Last term, Grade 3/4 students learnt all about totem poles from the Pacific Northwest. We looked at the artworks of the Haida people in particular. Students chose an animal and did a series of developmental sketches and drawings, followed by a collage as their final piece. These collages were then put together to form a totem pole. Over the term, students learnt about white settlement in America and the effect it had on the First People’s of America. It was interesting (and great) to hear some of the conversations around the unethical treatment of Native Americans and their cultural identity. Our students at Bell definitely have strong moral compasses. Students also learnt about the cultural significance of totem poles in Native American tribes and the meaning behind the chosen animals. If you would like to see this display, it’s just outside the art room in the main hallway.
Last term we read the book The Bushwalk By Sandra Kendell and Prep students created a bushwalk artwork using soil, dry pastels for the gum leaves and footprints and paint for their animal. This was a great artwork as it allowed students to work with a variety of different mediums. Students could pick between a range of different Australian animals to put on their artwork, which let them have a more independent drawing experience than in previous terms. Below are some photos of their fantastic work! You can also visit the display, just on the left as you walk down the hallway in the main building.
This term, Prep students will be introduced to composition by exploring pitch and other important musical elements. Students will learn how to sing then play simple melodies on tuned percussion instruments. They will deconstruct these melodies by looking at how music can be written into groups and then students will create their own melodies. Preps will also learn that instruments can be categorised into different families according to their characteristics and how they are played.
Grade 1 and 2
Boom-whacker, boom, BOOM!! This term, Grade 1 and 2 students will learn all about the percussive colourful tubes called Boomwhackers. Each tube makes its own pitch (note) when struck and they’re super fun to play! Students will learn to play short repeated patterns called ostinatos and begin looking at simple melodic patterns. They will compose their own short pieces with rhythmic patterns using musical notation. Each group will perform their pieces to the class and students will be encouraged to give feedback to their peers using correct musical terminology.
□ □ □ □ □
What this exercise asks:
1) In the newsletter excerpt, rewrite the paragraph beginning "Last term we read the book The Bushwalk" as a short bulleted list that keeps its main facts.
2) Write the next part of the newsletter excerpt on the school's art and music classes, starting after its final sentence.

Saved data entries:
□ □ □ □ □
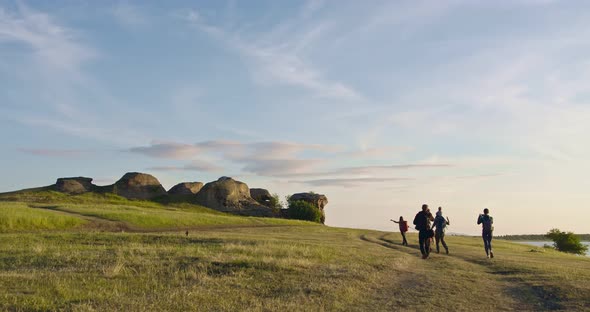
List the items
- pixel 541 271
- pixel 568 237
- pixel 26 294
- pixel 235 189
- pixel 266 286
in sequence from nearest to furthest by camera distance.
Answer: pixel 26 294 < pixel 266 286 < pixel 541 271 < pixel 568 237 < pixel 235 189

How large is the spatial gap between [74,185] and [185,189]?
22.0 meters

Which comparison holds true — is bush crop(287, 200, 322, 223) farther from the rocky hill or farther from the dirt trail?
the dirt trail

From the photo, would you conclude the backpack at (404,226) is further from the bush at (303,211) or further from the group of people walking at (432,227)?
the bush at (303,211)

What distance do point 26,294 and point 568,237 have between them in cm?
10464

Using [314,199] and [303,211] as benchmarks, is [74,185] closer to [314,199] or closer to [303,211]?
[303,211]

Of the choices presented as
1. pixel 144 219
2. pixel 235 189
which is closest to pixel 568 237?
pixel 235 189

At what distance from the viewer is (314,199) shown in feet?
369

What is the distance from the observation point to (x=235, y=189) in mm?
104375

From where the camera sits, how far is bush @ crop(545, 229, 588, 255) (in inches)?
3775

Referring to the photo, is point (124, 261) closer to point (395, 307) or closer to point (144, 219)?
point (395, 307)

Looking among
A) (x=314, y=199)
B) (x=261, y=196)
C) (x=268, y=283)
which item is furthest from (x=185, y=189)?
(x=268, y=283)

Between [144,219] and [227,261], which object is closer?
[227,261]

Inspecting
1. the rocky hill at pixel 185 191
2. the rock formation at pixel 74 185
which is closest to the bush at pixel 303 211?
the rocky hill at pixel 185 191

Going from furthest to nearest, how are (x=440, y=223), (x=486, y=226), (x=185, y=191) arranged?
(x=185, y=191) → (x=440, y=223) → (x=486, y=226)
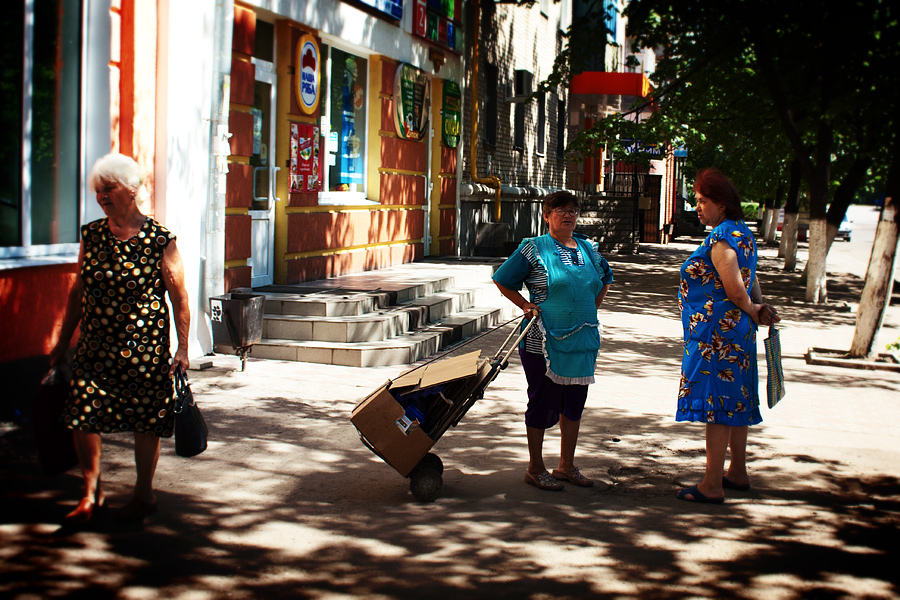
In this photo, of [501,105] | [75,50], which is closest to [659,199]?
[501,105]

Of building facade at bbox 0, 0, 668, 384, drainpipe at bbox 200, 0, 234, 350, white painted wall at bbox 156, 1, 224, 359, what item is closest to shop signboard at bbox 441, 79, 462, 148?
building facade at bbox 0, 0, 668, 384

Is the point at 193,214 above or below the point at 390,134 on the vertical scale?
below

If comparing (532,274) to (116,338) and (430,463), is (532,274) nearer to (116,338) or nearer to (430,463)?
(430,463)

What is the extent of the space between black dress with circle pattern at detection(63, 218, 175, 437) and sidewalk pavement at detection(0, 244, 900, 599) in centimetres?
55

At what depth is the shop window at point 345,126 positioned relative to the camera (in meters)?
12.3

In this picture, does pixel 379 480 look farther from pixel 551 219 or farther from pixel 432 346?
pixel 432 346

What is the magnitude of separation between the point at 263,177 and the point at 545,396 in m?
6.27

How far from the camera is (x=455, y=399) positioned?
5020 mm

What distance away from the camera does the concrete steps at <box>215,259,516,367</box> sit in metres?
8.92

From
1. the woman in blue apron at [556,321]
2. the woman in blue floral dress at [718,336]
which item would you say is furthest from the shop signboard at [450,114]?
the woman in blue floral dress at [718,336]

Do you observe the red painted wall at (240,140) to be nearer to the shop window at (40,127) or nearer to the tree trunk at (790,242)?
the shop window at (40,127)

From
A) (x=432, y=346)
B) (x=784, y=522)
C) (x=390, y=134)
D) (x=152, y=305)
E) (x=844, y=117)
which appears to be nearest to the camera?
(x=152, y=305)

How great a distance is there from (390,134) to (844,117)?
6191 millimetres

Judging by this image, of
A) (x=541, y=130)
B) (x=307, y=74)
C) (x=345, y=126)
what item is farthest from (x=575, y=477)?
(x=541, y=130)
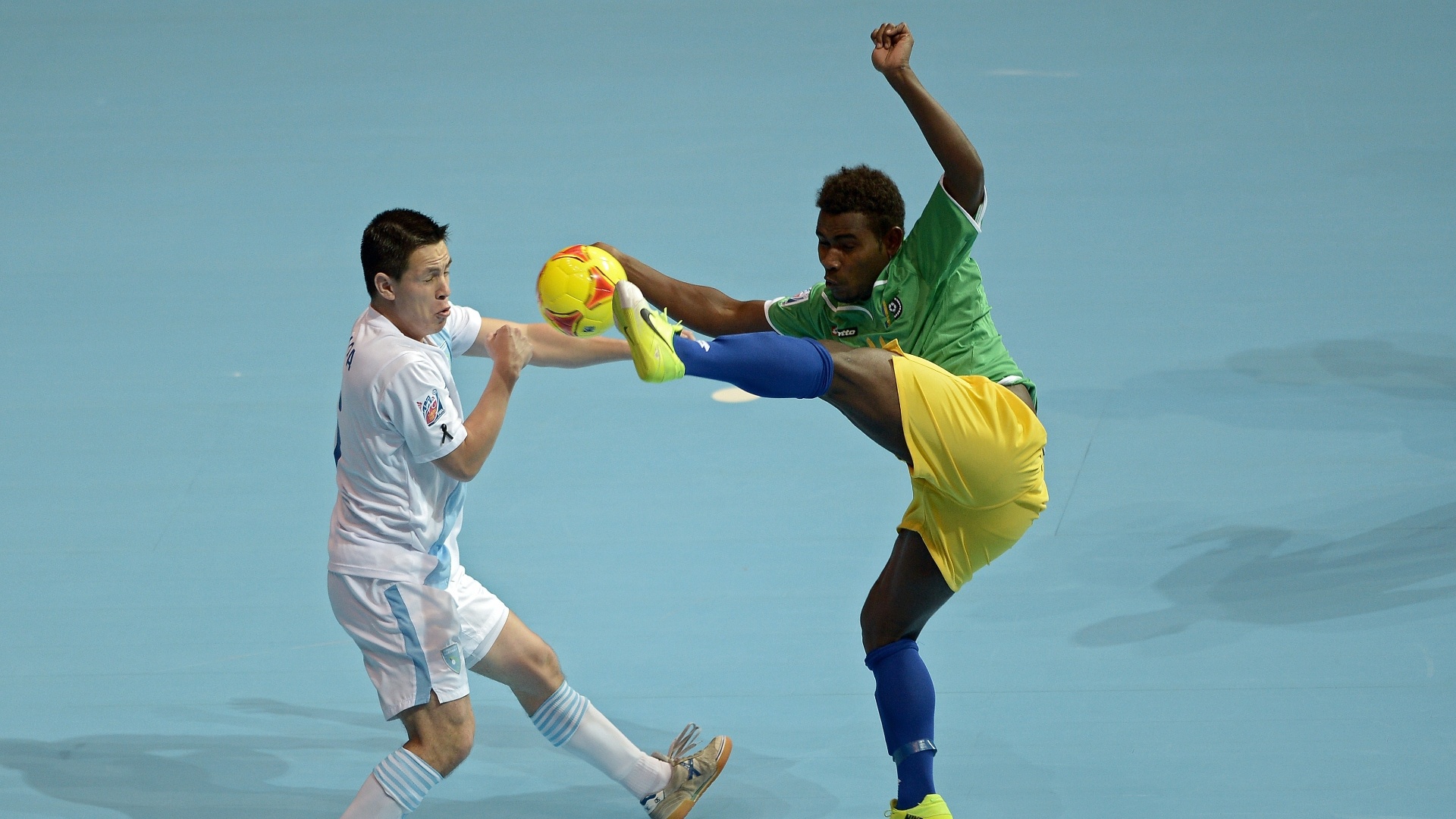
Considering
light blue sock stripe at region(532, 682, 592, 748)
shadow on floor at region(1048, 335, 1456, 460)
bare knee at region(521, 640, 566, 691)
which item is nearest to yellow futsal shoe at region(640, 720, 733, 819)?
light blue sock stripe at region(532, 682, 592, 748)

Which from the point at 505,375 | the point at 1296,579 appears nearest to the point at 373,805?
the point at 505,375

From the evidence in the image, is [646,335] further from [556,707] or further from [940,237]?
[556,707]

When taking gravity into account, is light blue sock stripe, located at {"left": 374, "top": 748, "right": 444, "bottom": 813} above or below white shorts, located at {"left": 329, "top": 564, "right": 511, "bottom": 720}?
below

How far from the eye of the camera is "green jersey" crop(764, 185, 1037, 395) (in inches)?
154

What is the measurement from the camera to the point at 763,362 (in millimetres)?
3559

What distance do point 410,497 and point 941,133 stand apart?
162 centimetres

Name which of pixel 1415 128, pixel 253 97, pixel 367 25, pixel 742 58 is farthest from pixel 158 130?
pixel 1415 128

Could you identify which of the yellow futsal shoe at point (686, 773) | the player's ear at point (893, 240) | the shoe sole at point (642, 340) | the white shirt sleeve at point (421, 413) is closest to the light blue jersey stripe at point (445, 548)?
the white shirt sleeve at point (421, 413)

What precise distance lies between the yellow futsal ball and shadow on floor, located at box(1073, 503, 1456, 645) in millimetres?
2232

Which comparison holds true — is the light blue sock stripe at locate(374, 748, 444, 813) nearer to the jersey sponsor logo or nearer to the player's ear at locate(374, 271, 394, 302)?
the player's ear at locate(374, 271, 394, 302)

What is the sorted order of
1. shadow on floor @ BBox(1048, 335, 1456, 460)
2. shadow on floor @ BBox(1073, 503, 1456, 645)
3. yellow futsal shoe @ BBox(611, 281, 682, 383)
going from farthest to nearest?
shadow on floor @ BBox(1048, 335, 1456, 460) → shadow on floor @ BBox(1073, 503, 1456, 645) → yellow futsal shoe @ BBox(611, 281, 682, 383)

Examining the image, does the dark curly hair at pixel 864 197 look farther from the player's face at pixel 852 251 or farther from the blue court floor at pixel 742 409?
the blue court floor at pixel 742 409

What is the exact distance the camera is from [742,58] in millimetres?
10867

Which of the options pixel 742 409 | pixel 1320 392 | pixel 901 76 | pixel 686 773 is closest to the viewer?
pixel 901 76
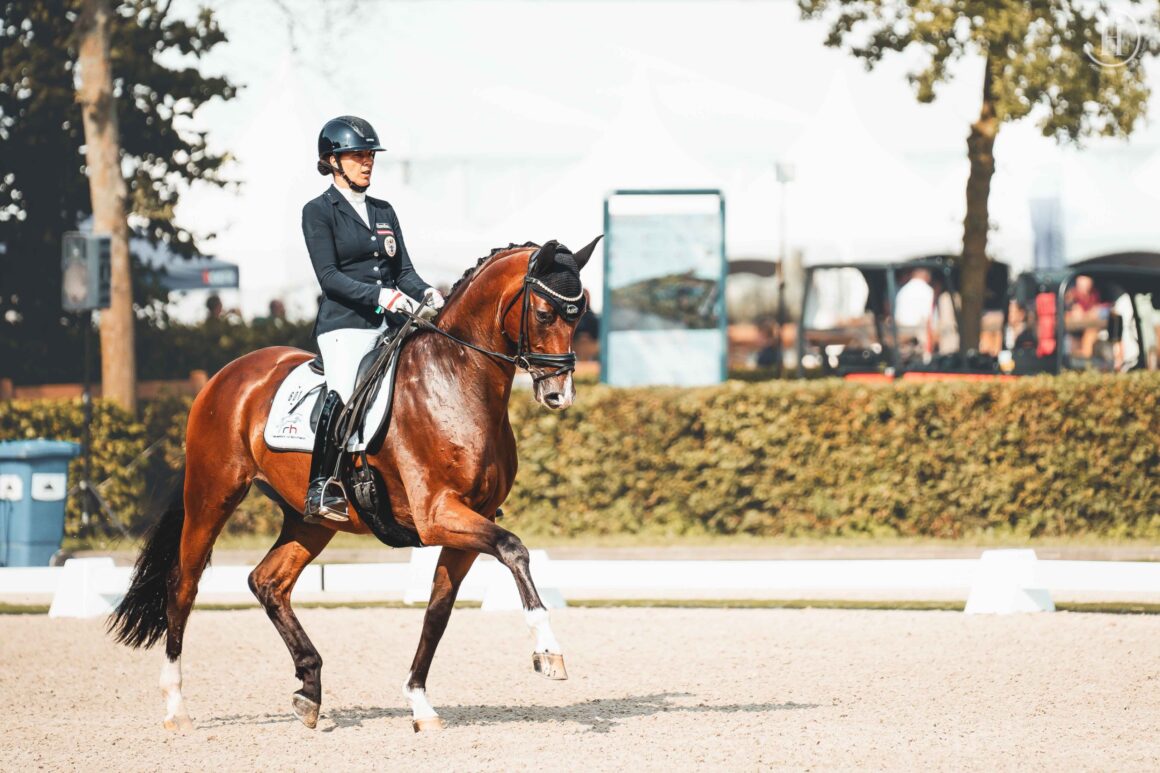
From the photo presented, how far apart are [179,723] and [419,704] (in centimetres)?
126

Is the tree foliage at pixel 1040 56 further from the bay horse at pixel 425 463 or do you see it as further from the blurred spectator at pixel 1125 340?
the bay horse at pixel 425 463

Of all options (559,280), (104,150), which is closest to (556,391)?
(559,280)

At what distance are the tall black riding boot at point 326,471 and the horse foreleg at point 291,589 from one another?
0.56m

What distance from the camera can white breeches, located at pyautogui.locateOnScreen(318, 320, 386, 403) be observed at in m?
8.32

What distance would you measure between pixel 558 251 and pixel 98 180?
43.1ft

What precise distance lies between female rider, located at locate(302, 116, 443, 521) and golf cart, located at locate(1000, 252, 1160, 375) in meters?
12.4

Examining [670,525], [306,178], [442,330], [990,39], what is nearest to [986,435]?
[670,525]

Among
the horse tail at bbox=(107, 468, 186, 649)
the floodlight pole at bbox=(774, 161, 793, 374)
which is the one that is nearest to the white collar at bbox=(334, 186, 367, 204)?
the horse tail at bbox=(107, 468, 186, 649)

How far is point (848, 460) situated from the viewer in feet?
53.9

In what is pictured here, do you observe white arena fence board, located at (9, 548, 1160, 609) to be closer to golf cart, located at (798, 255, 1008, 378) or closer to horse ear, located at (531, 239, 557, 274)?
horse ear, located at (531, 239, 557, 274)

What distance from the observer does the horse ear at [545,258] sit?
7.65 meters

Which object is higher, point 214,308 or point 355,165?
point 355,165

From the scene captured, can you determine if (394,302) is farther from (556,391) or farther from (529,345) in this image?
(556,391)

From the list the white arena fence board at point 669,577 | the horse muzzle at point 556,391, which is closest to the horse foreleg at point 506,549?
the horse muzzle at point 556,391
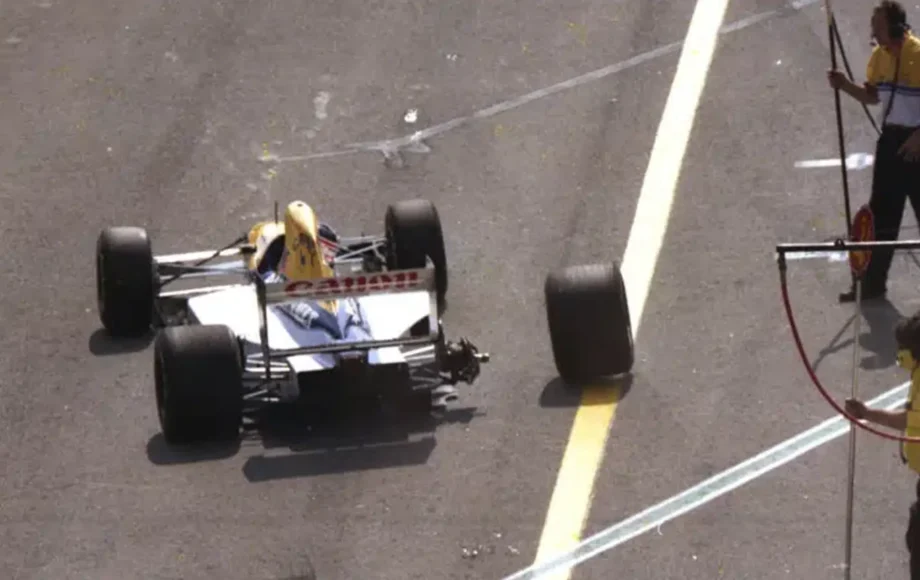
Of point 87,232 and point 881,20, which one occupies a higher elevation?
point 881,20

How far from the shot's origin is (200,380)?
39.2 ft

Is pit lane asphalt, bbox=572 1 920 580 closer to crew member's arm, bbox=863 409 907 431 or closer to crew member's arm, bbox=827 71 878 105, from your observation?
crew member's arm, bbox=827 71 878 105

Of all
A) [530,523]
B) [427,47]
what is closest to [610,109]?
[427,47]

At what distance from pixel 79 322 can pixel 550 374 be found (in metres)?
3.26

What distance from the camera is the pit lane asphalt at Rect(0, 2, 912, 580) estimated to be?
451 inches

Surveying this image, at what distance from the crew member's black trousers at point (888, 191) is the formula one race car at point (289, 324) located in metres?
2.75

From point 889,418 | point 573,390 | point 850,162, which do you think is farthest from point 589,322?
point 850,162

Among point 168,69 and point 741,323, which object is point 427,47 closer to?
point 168,69

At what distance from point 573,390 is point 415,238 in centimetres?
159

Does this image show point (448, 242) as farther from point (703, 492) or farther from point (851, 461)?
point (851, 461)

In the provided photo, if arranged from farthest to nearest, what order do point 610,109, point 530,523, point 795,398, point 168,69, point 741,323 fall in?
point 168,69 → point 610,109 → point 741,323 → point 795,398 → point 530,523

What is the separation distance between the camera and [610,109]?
1767 cm

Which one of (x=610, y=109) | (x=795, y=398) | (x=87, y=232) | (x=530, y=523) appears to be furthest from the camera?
(x=610, y=109)

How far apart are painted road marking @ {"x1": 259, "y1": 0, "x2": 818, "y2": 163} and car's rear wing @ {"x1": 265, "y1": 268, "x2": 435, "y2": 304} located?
4849 mm
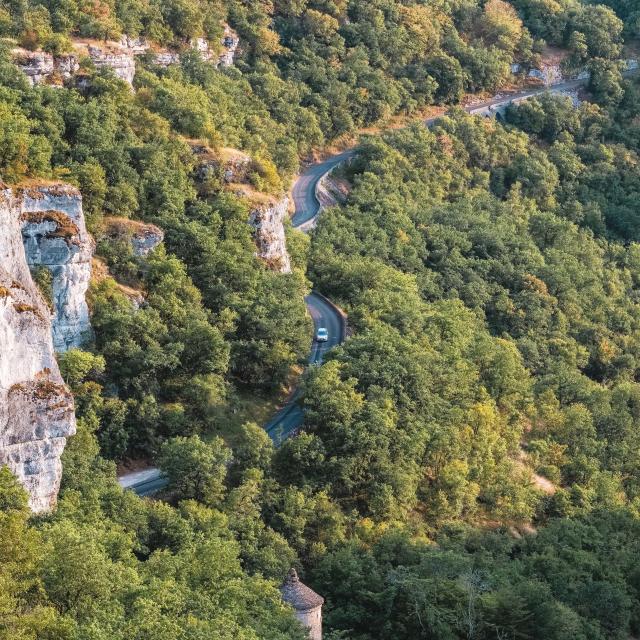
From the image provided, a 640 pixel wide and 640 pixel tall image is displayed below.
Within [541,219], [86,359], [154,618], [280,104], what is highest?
[154,618]

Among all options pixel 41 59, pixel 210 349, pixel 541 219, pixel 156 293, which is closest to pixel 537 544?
pixel 210 349

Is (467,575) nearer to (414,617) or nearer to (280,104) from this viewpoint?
(414,617)

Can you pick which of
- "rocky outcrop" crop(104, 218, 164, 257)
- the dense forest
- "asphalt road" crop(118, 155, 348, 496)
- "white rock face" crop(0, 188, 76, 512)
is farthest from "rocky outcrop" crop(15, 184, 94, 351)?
"asphalt road" crop(118, 155, 348, 496)

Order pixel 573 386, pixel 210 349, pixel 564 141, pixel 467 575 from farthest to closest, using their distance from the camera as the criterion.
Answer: pixel 564 141
pixel 573 386
pixel 210 349
pixel 467 575

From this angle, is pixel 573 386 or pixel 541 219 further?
pixel 541 219

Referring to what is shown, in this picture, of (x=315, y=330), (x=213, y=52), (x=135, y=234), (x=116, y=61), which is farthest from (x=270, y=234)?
(x=213, y=52)

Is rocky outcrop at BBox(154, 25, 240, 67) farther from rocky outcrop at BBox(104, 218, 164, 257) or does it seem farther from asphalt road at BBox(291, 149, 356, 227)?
rocky outcrop at BBox(104, 218, 164, 257)
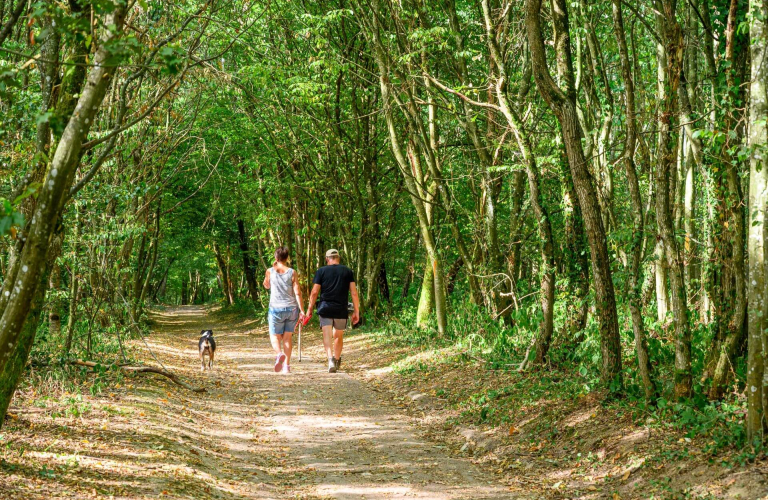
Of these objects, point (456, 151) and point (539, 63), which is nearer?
point (539, 63)

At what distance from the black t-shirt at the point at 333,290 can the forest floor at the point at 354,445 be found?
1681 millimetres

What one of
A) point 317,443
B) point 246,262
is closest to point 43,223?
point 317,443

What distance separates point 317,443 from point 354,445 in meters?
0.42

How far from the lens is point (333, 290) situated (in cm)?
1253

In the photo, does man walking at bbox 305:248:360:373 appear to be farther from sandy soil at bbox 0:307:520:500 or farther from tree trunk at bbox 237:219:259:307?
tree trunk at bbox 237:219:259:307

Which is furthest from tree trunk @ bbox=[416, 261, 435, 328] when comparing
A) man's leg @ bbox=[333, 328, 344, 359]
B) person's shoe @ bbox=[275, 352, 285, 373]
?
person's shoe @ bbox=[275, 352, 285, 373]

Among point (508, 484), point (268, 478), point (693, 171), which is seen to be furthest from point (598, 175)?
point (268, 478)

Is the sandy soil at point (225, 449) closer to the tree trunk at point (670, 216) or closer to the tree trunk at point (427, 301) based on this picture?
the tree trunk at point (670, 216)

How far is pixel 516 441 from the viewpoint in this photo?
25.0 feet

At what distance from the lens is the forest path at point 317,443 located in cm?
618

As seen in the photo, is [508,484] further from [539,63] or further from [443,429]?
[539,63]

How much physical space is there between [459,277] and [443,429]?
1476cm

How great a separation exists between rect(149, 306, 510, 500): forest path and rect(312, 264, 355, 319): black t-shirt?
1168 millimetres

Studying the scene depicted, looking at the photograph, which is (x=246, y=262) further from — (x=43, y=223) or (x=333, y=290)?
(x=43, y=223)
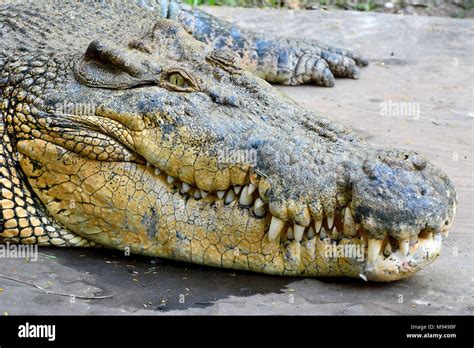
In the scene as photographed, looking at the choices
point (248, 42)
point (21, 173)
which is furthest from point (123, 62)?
point (248, 42)

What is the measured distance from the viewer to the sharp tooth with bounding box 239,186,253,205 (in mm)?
4340

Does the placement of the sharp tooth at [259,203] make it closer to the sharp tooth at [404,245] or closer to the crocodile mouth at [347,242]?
the crocodile mouth at [347,242]

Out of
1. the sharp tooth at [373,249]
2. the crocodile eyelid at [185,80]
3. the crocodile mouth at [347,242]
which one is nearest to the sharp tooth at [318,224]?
the crocodile mouth at [347,242]

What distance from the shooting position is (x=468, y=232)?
5.29 metres

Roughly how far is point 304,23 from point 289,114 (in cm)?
522

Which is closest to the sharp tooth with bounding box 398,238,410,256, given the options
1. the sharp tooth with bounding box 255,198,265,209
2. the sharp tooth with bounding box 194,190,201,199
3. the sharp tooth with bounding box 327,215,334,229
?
the sharp tooth with bounding box 327,215,334,229

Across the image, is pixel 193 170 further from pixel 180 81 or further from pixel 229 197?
pixel 180 81

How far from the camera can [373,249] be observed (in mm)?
4145

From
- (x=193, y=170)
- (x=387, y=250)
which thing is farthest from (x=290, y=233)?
(x=193, y=170)

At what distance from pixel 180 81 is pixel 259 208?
81 centimetres

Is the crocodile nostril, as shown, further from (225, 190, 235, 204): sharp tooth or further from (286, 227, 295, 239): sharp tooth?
(225, 190, 235, 204): sharp tooth

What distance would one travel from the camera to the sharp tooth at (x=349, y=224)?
413 centimetres

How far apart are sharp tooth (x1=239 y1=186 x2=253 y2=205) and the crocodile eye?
0.62 metres

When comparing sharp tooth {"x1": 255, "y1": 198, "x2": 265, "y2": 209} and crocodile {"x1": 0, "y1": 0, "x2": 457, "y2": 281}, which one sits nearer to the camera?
crocodile {"x1": 0, "y1": 0, "x2": 457, "y2": 281}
□ □ □ □ □
Expected results:
1)
- Book read: The Bushwalk by Sandra Kendell
- Artwork: Prep students made a bushwalk artwork
- Materials: soil, dry pastels for the gum leaves and footprints, and paint for the animal
- Benefit: students worked with a variety of different mediums
- Choice: students picked from a range of Australian animals, which gave them a more independent drawing experience than in previous terms
- Display: on the left as you walk down the hallway in the main building

2)
Grade 3 and 4
Tying in closely with their work in Art, Grade 3s and 4s are focusing on the music of the Native Americans. We will discover the significance of music in their culture and how it is used as an important form of storytelling. Students will learn chants from various tribes and find out about traditional instruments and how they were made. We will listen to and analyse Native American songs and discover how they are linked to other art-forms such as dance. Students will work in small groups to compose their own short piece in the musical style of a particular Native American tribe.
Grade 5 and 6
In Term 4, Grade 5/6 students will be going Back to the Future! This term is all about Science Fiction (Sci-Fi) and how composers use technology and the elements of music to create a world of chaos and mystery. Students will set upon a mini-inquiry into the Science Fiction genre and plan out their own Sci-Fi story using digital Mind Mapping tools. They will unleash their creativity and compose their own Sci-Fi music to represent their main characters using the Soundation program. We will also be listening to and analysing classic Sci-Fi music by composers such as John Williams and James Horner.
As part of the Native North American Art Unit this term, Preps will be learning about artwork unique to Navajo people, with a particular focus on pattern and repetition. Using paper, pastels and paints, students will work on a series of experimental artworks in their art journals, inspired by the bead and pattern work of Navajo people. With this experience, students will incorporate this pattern work into an artwork inspired by intricately decorated cradleboards – “A pouch-like bag used for carrying a baby, worn on the back”. Through this unit, students will learn about the craftwork of Navajo people and the cultural significance behind some of their artwork.
Grade 1 and 2
This term is all about the art of Native Americans. Students in Grade 1 and 2 will be learning about the Sioux tribes and their traditional (post-colonisation) beaded vests. Like the Preps, students will work on a series of experimental pattern artworks in their art journals, before using brown paper to create their own Sioux inspired vest artwork. The focus for this artwork is on the traditional patterns and animals depicted in the beadwork and clothing of Sioux tribes. From an anthropological perspective, students will also have the opportunity to learn about the preparation of buffalo and deer hides and the craft techniques of clothing made by Sioux people.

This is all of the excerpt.